It would therefore be inappropriate to think that certain exogenous factors that determine the accrual book values of a company are not in turn influenced by the latter.
Thus, on the one hand, an upward (downward) change in the tax requirement may persuade managers to use their discretionary power in the financial information production process. On the other hand, managers' with discretionary power may affect the effective level of taxation of their firms according to the objective they wish to achieve. Therefore, the model specified above is estimated using the two-stage least squares method which accounts for the possible endogeneity feature in the relationship between taxation and accounting data management.
## IV. RESULTS
The empirical analysis reveals a two-way positive and significant relationship between the discretionary accruals and the effective tax rate. As for the effect of the tax rate on the discretionary accruals, an increase of $1\%$ in the first leads to an increase of $3\%$ in the latter. Therefore, when the tax burdens is important, managers use a little more of their discretionary powers in producing financial information, with the aim of lowering their firm's end-year earnings before taxes. Thus, tax pressure has a significant influence on the management of accounting data. Although these results are contrary to the work of (Douanla, Tchabon, and Takoudjou, 2019), our first hypothesis is accepted.
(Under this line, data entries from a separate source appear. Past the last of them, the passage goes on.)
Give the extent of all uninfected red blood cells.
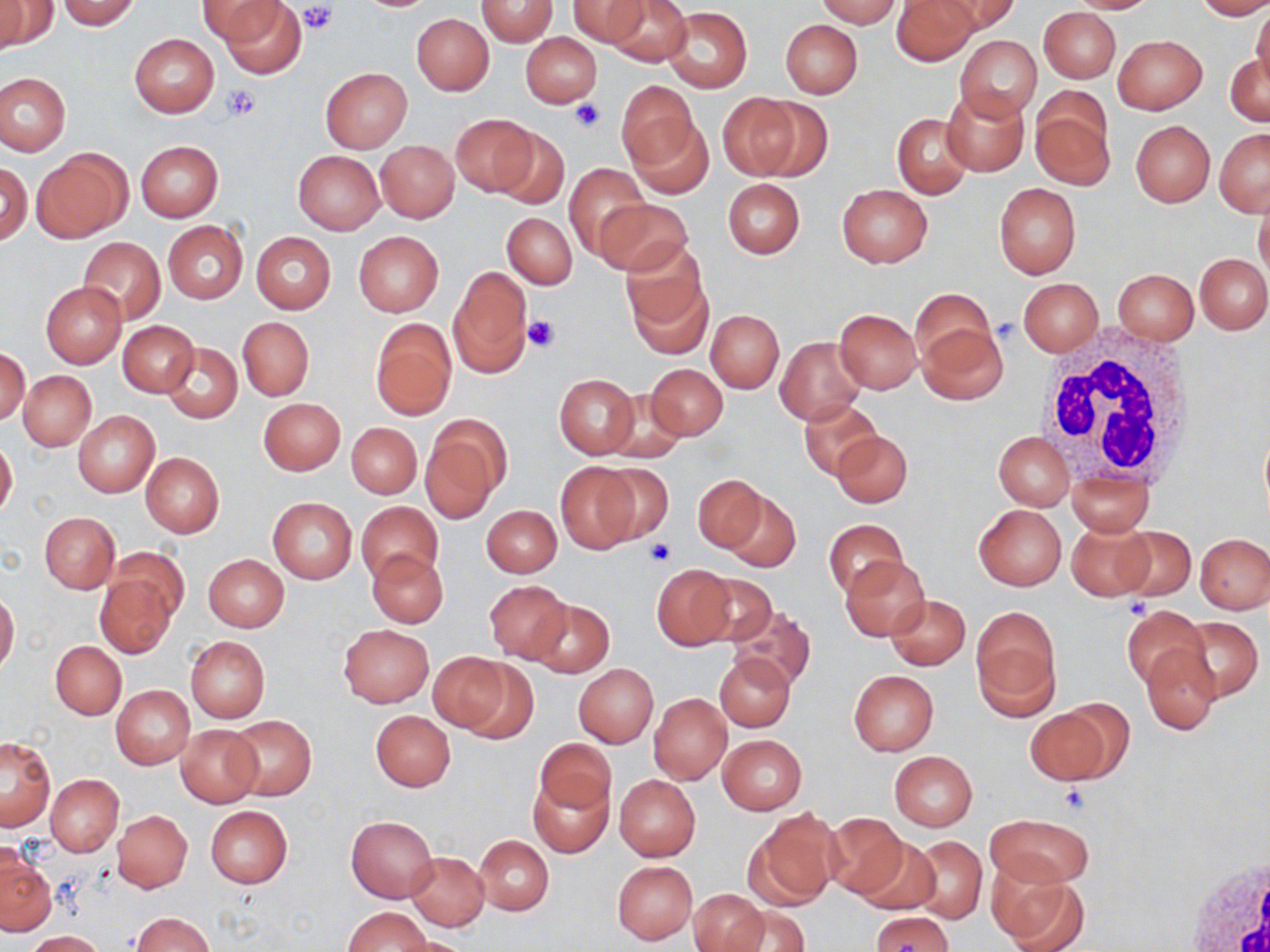
Approximate bounding boxes as (x1, y1, x2, y2) in pixels.
Uninfected red blood cells: (56, 0, 143, 29), (198, 0, 287, 46), (476, 0, 558, 46), (566, 0, 650, 46), (603, 0, 692, 67), (815, 0, 904, 27), (892, 0, 979, 66), (935, 0, 1021, 34), (1066, 0, 1161, 14), (1193, 0, 1270, 20), (1, 1, 55, 51), (215, 1, 307, 78), (662, 7, 751, 93), (1039, 7, 1120, 82), (1251, 7, 1270, 93), (412, 13, 494, 95), (780, 19, 862, 98), (520, 32, 601, 107), (130, 33, 220, 117), (955, 35, 1042, 121), (1114, 35, 1207, 114), (1225, 53, 1269, 127), (321, 67, 412, 152), (0, 73, 70, 155), (614, 81, 701, 174), (941, 86, 1028, 175), (718, 93, 805, 180), (1030, 93, 1114, 190), (751, 97, 834, 182), (892, 112, 974, 199), (450, 114, 538, 196), (627, 117, 715, 199), (1131, 121, 1215, 206), (493, 128, 569, 209), (1214, 128, 1270, 216), (135, 140, 223, 222), (376, 141, 458, 222), (33, 148, 130, 243), (293, 150, 384, 236), (0, 162, 31, 244), (565, 163, 647, 261), (723, 178, 805, 258), (993, 181, 1081, 279), (837, 185, 932, 267), (1254, 197, 1270, 284), (595, 199, 691, 277), (502, 213, 577, 288), (162, 220, 249, 304), (353, 231, 443, 316), (251, 232, 336, 314), (78, 237, 166, 325), (621, 245, 711, 351), (1195, 253, 1270, 333), (448, 265, 532, 376), (1112, 269, 1198, 344), (1019, 279, 1103, 355), (41, 281, 126, 368), (910, 289, 998, 370), (833, 309, 922, 392), (706, 310, 783, 392), (237, 317, 314, 401), (371, 319, 456, 420), (118, 321, 199, 396), (917, 322, 1010, 404), (775, 336, 866, 424), (162, 343, 242, 422), (1, 348, 29, 425), (645, 363, 727, 440), (19, 371, 96, 451), (554, 374, 640, 457), (600, 391, 691, 465), (258, 397, 345, 475), (799, 399, 885, 481), (73, 410, 159, 497), (421, 421, 506, 522), (347, 423, 421, 499), (831, 431, 913, 509), (993, 431, 1074, 509), (0, 438, 18, 519), (141, 452, 224, 537), (554, 462, 641, 555), (592, 464, 675, 544), (1066, 468, 1156, 536), (693, 475, 768, 552), (722, 491, 800, 573), (268, 497, 357, 584), (357, 501, 442, 584), (973, 503, 1066, 590), (482, 505, 561, 577), (39, 512, 120, 594), (823, 519, 907, 599), (1066, 522, 1154, 600), (1113, 526, 1196, 601), (1196, 534, 1270, 613), (107, 545, 189, 627), (368, 550, 448, 628), (203, 554, 288, 632), (840, 555, 930, 641), (652, 564, 737, 649), (693, 572, 778, 647), (94, 575, 175, 658), (483, 580, 571, 663), (0, 590, 20, 675), (884, 595, 970, 670), (529, 598, 613, 676), (727, 605, 817, 691), (1120, 605, 1209, 690), (971, 609, 1060, 718), (1175, 616, 1262, 704), (339, 625, 432, 707), (186, 636, 270, 722), (51, 640, 126, 720), (1140, 646, 1220, 733), (427, 652, 517, 735), (714, 652, 795, 732), (573, 663, 658, 748), (848, 670, 938, 756), (111, 685, 194, 769), (648, 692, 732, 784), (1025, 706, 1115, 785), (370, 711, 455, 791), (228, 714, 317, 800), (177, 724, 263, 807), (719, 735, 806, 814), (0, 738, 56, 831), (534, 738, 614, 817), (889, 751, 977, 830), (528, 773, 614, 858), (45, 774, 123, 856), (614, 774, 700, 861), (205, 806, 292, 888), (112, 809, 193, 893), (744, 809, 842, 911), (985, 812, 1096, 888), (822, 813, 907, 901), (346, 816, 438, 902), (473, 835, 553, 916), (850, 836, 942, 915), (905, 836, 987, 924), (1, 850, 55, 937), (406, 851, 489, 930), (613, 861, 697, 944), (989, 871, 1088, 952), (689, 890, 767, 952), (725, 905, 811, 952), (343, 906, 432, 951), (868, 910, 954, 950), (131, 913, 214, 951), (25, 930, 107, 951), (391, 935, 474, 952).

Summary:
  - White blood cell locations: (1034, 330, 1200, 486), (1178, 848, 1270, 952)
  - Platelet locations: (299, 2, 336, 35), (219, 84, 259, 123), (569, 99, 607, 132), (523, 312, 559, 352), (647, 537, 676, 566), (1125, 597, 1152, 619), (1059, 784, 1093, 814)
  - Slide-level diagnosis: no evidence of blood parasites
  - Stain: May-Grünwald-Giemsa
  - Magnification: 1000x
  - Preparation: thin blood smear
  - Field of view: one of a larger specimen
  - Image size: 1270×952 pixels
  - Modality: optical microscopyComment on the morphology of the red blood cells.
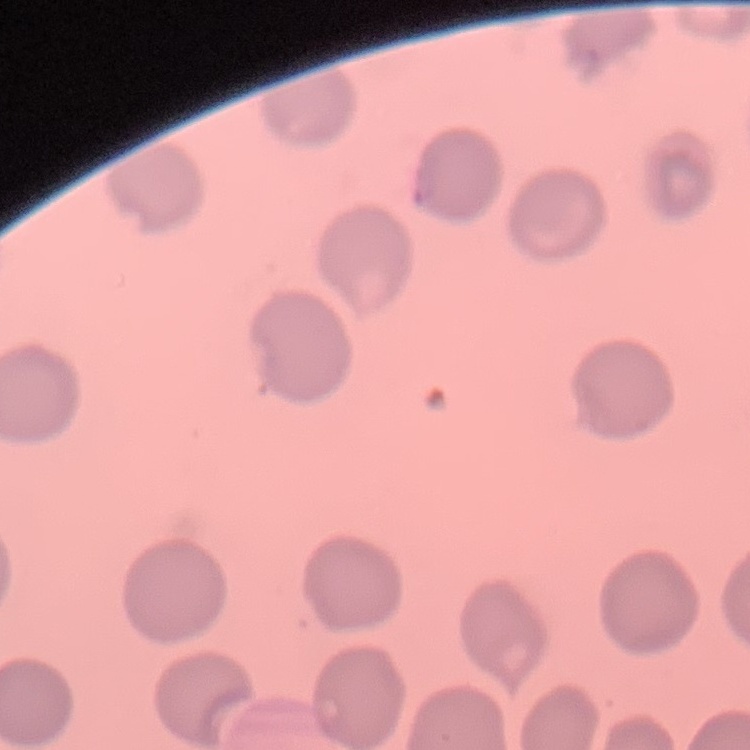

No rouleaux formation.

image type = one tile cut from a larger photomicrograph
preparation = thin blood smear
stain = Field's or GiemsaLocate every blood parasite and identify its species.
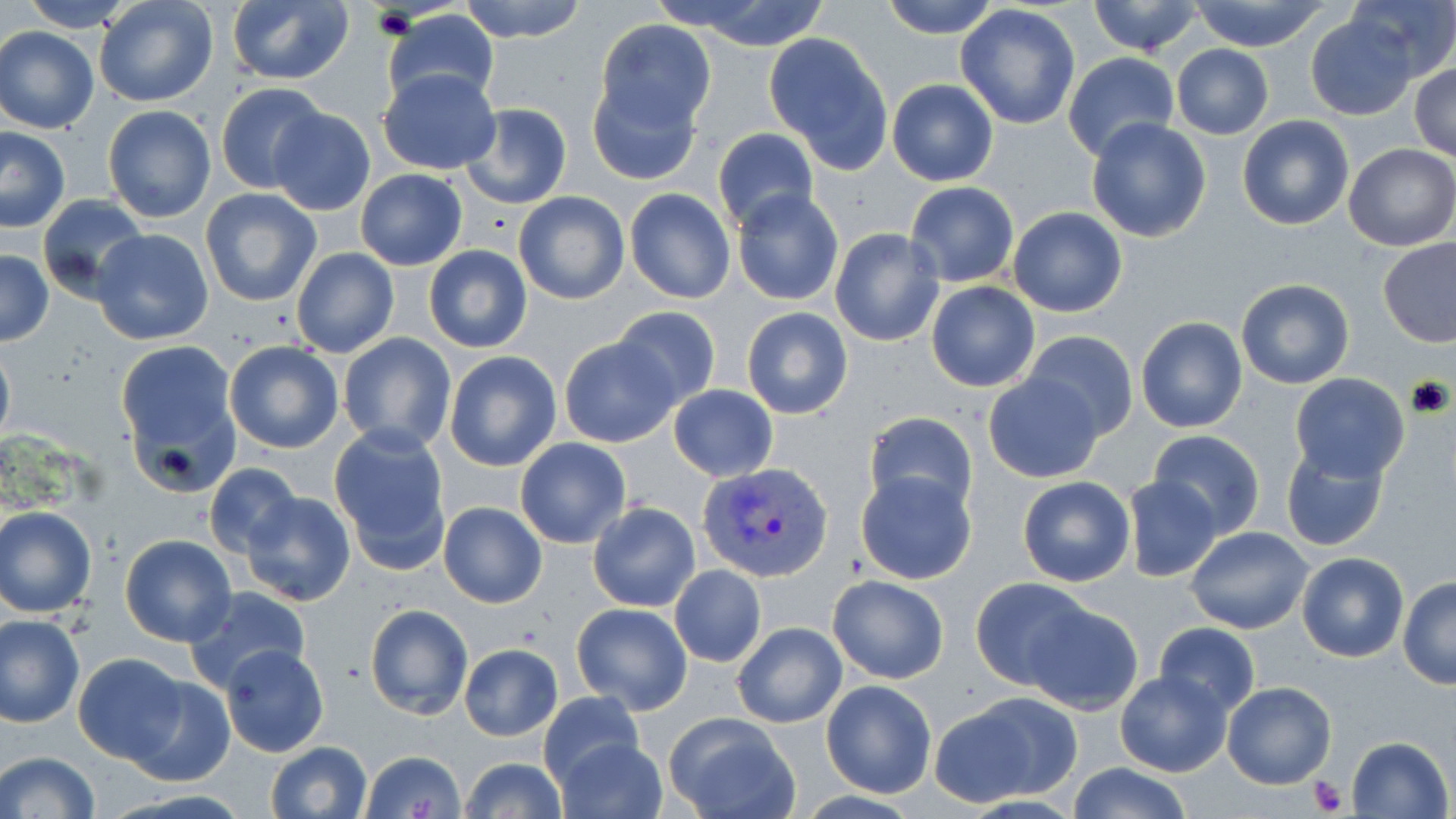

Approximate bounding boxes as (x1, y1, x2, y2) in pixels.
Plasmodium vivax-infected red blood cells: (700, 462, 835, 583).
No Plasmodium falciparum, Plasmodium ovale, Plasmodium malariae, Babesia divergens, or Trypanosoma brucei observed.

Uninfected red blood cell locations: (15, 0, 141, 33), (94, 0, 217, 108), (459, 0, 589, 43), (668, 0, 838, 51), (878, 0, 1002, 39), (1086, 0, 1208, 57), (1189, 0, 1333, 52), (1344, 0, 1456, 84), (225, 1, 354, 87), (955, 4, 1082, 130), (381, 9, 501, 111), (1304, 12, 1417, 120), (597, 20, 716, 134), (0, 28, 100, 133), (763, 33, 894, 172), (1170, 44, 1274, 139), (1063, 52, 1181, 162), (1410, 62, 1456, 160), (379, 67, 501, 175), (587, 73, 704, 187), (886, 78, 998, 186), (216, 82, 328, 193), (461, 103, 571, 209), (102, 104, 216, 223), (268, 108, 377, 216), (1237, 114, 1354, 231), (1085, 118, 1213, 243), (0, 126, 71, 233), (712, 127, 818, 233), (1342, 142, 1456, 252), (356, 169, 467, 271), (905, 181, 1019, 287), (623, 187, 735, 304), (200, 189, 323, 308), (730, 190, 843, 307), (513, 192, 628, 305), (37, 194, 148, 301), (1007, 206, 1128, 317), (830, 228, 945, 347), (91, 229, 214, 345), (1377, 236, 1456, 347), (424, 244, 532, 352), (292, 247, 399, 358), (0, 248, 53, 346), (1235, 278, 1355, 388), (926, 283, 1040, 393), (612, 305, 721, 410), (741, 307, 853, 420), (1135, 316, 1249, 435), (1022, 330, 1139, 443), (337, 332, 456, 453), (115, 336, 240, 485), (559, 336, 678, 449), (0, 337, 15, 451), (225, 341, 344, 453), (444, 350, 562, 471), (1290, 373, 1411, 482), (983, 374, 1105, 483), (666, 384, 779, 482), (863, 411, 979, 517), (329, 426, 452, 570), (1146, 429, 1267, 539), (514, 437, 632, 548), (1279, 441, 1391, 554), (203, 463, 303, 561), (854, 469, 979, 585), (1120, 475, 1223, 583), (1017, 476, 1136, 587), (238, 492, 357, 607), (438, 501, 547, 608), (587, 501, 700, 612), (0, 505, 97, 618), (1185, 526, 1312, 634), (118, 534, 237, 647), (1296, 552, 1408, 662), (668, 564, 766, 667), (829, 574, 949, 683), (1398, 576, 1456, 688), (971, 577, 1093, 689), (182, 586, 311, 693), (1027, 601, 1142, 713), (571, 602, 692, 715), (365, 603, 473, 719), (1, 614, 85, 727), (731, 621, 847, 728), (1153, 622, 1261, 716), (0, 630, 166, 740), (220, 642, 329, 757), (459, 642, 563, 742), (73, 652, 189, 764), (1114, 671, 1232, 777), (124, 675, 236, 788), (821, 679, 938, 798), (1223, 680, 1337, 789), (538, 691, 644, 791), (939, 692, 1079, 803), (665, 713, 799, 819), (1347, 734, 1452, 818), (555, 736, 668, 819), (266, 741, 372, 819), (361, 749, 466, 818), (0, 750, 100, 819), (460, 756, 566, 819), (1068, 762, 1193, 819). Platelet locations: (1306, 775, 1351, 815). Slide-level diagnosis: Plasmodium vivax. Light microscopy. May-Grünwald-Giemsa-stained preparation. Single field of view. Captured at 1000x magnification. Thin blood smear. Image is 1456×819 pixels.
The other way around, the effective tax rate is positively and significantly determined by the discretionary accruals. A $1\%$ increase in latters leads to a $0.86\%$ increase in effective tax liability. Managers are willing to bear a slightly higher tax burden (very often from adjustments) if it allows them to dissimulate information to some other stakeholders. Thus, in the Cameroonian context which is characterised by a high level of information asymmetries, and a repressive power of the law, the management of accounting data significantly influences the effective tax. This is in line with the work of Djeudja (2017). The above results validate our third hypothesis, showing that the manipulation of accounting data exists in the Cameroonian context, and that managers use it to cope with the tax burden. Thus, in order to keep their tax burden within a threshold they consider acceptable, managers use their discretionary power to adapt the taxable income contained in the summary financial statements to their objective.
Looking at the relationship between the effective tax rate and the management of accounting data in the specific cases of both large companies and SME, the results show that the positive influence of discretionary accruals on the effective tax rate is more pronounced in the latters. It can be noted that an increase of one unit in discretionary accruals leads to an increase in tax of $0.92\%$; and conversely, an increase of $1\%$ in effective tax leads to an increase in discretionary accruals of $3.7\%$. In large companies, an increase in accruals of one unit leads to an increase in the effective tax rate of $0.543\%$. In contrast, the accruals are significant and negative influence by the Tie, an increase of $1\%$ in effective tax leads to a decrease of 1.43 units in the use of discretionary accruals power.
These results suggest that large firms in the Cameroonian context are more likely to face fiscal repression whenever their accounting data are manipulated. Indeed, due to their important role in the economy of the country[^5], these firms are subject to close and rigorous controls from the tax office. On the other hand, SMEs in the Cameroonian context are characterized by a high degree of information asymmetry (Wamba and Tchamanbé-Djiné, 2002), and make a very great use of accounting data management. This tendency to manipulate the financial information is even stronger when the country's fiscal policy tightens, and the level of taxation increases.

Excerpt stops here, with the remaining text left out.